::: Page extract

Niggle painting - by ejbeachy
One of Tolkien's most influential concepts was that of Subcreation; which he described in his essay On Fairy Stories as perhaps the most important justification for that genre we now term Fantasy (more exactly High Fantasy - which is characterized by 'world-building').
Subcreation is illustrated in the roughly contemporary short allegorical story Leaf by Niggle, which has usually been printed alongside On Fairy Stories as the volume entitled Tree and Leaf.
Leaf by Niggle is a really delightful, brilliantly-constructed work; which is also revealing of JRR Tolkien's own fears and hopes.
Towards the end of the story, the artist Niggle - having died and been through Purgatory, and with help from his previous neighbour Parish - is able to 'finish' his previously-only-planned Great Painting (allegorically equivalent to the totality of Tolkien's Legendarium); and also to have this painting become really-real (a place called Niggle's Parish) and actually to dwell in its sub-world.
Finally, Niggle passes on from his real-Subcreation towards 'the mountains'; and we hear (from some voices that represent aspects of God) that Niggle's Parish is proving to be very useful for souls emerging from Purgatory as 'a holiday, and a refreshment... for many it is the best introduction to the Mountains'.
Leaf by Niggle neatly encapsulates both the strength and limitations of Tolkien's concept of Subcreation - because on the one hand Subcreation is his justification for serious artistic activity and in particular imaginative and fantasy works...

::::::

Set of tasks>
1 > In the passage on Tolkien's Subcreation, under what title have Leaf by Niggle and On Fairy Stories usually been printed together?
2 > Condense the paragraph of the passage on Tolkien's Subcreation that begins "Towards the end of the story" into a short bulleted list that keeps its main facts.
3 > Swap "delightful" for "charming" in the passage on Tolkien's Subcreation, and give everything from "Subcreation is illustrated" down to "fears and hopes.".

::: Material provided

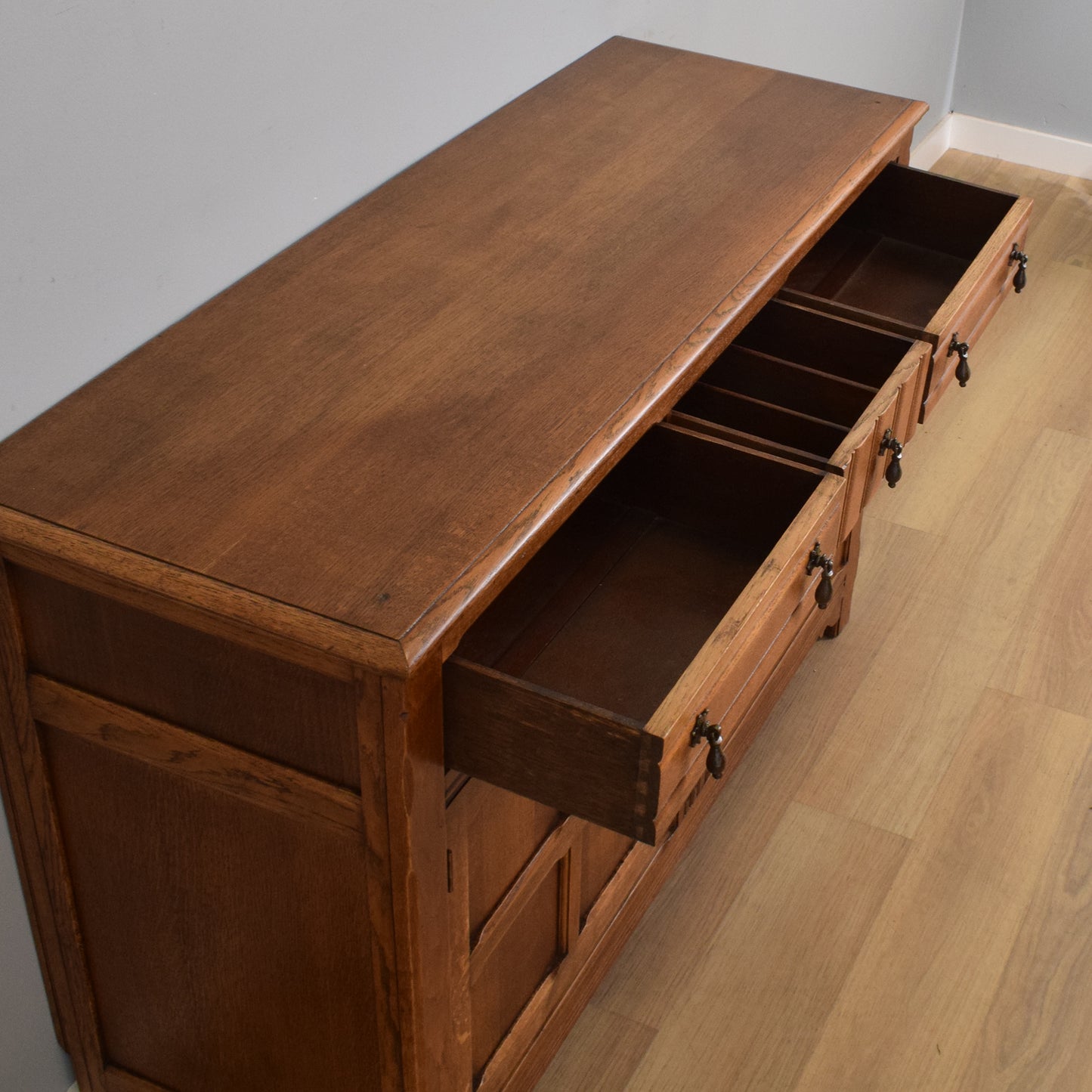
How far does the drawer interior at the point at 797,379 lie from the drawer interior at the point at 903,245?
0.65ft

::::::

Answers to the problems>
1 > Tree and Leaf

2 >
- Near the story's end, the artist Niggle has died and passed through Purgatory.
- With help from his former neighbour Parish, he "finishes" the Great Painting he had only planned, which stands allegorically for the whole of Tolkien's Legendarium.
- The painting becomes really real as a place called Niggle's Parish.
- Niggle actually lives in its sub-world.

3 >
Subcreation is illustrated in the roughly contemporary short allegorical story Leaf by Niggle, which has usually been printed alongside On Fairy Stories as the volume entitled Tree and Leaf.
Leaf by Niggle is a really charming, brilliantly-constructed work; which is also revealing of JRR Tolkien's own fears and hopes.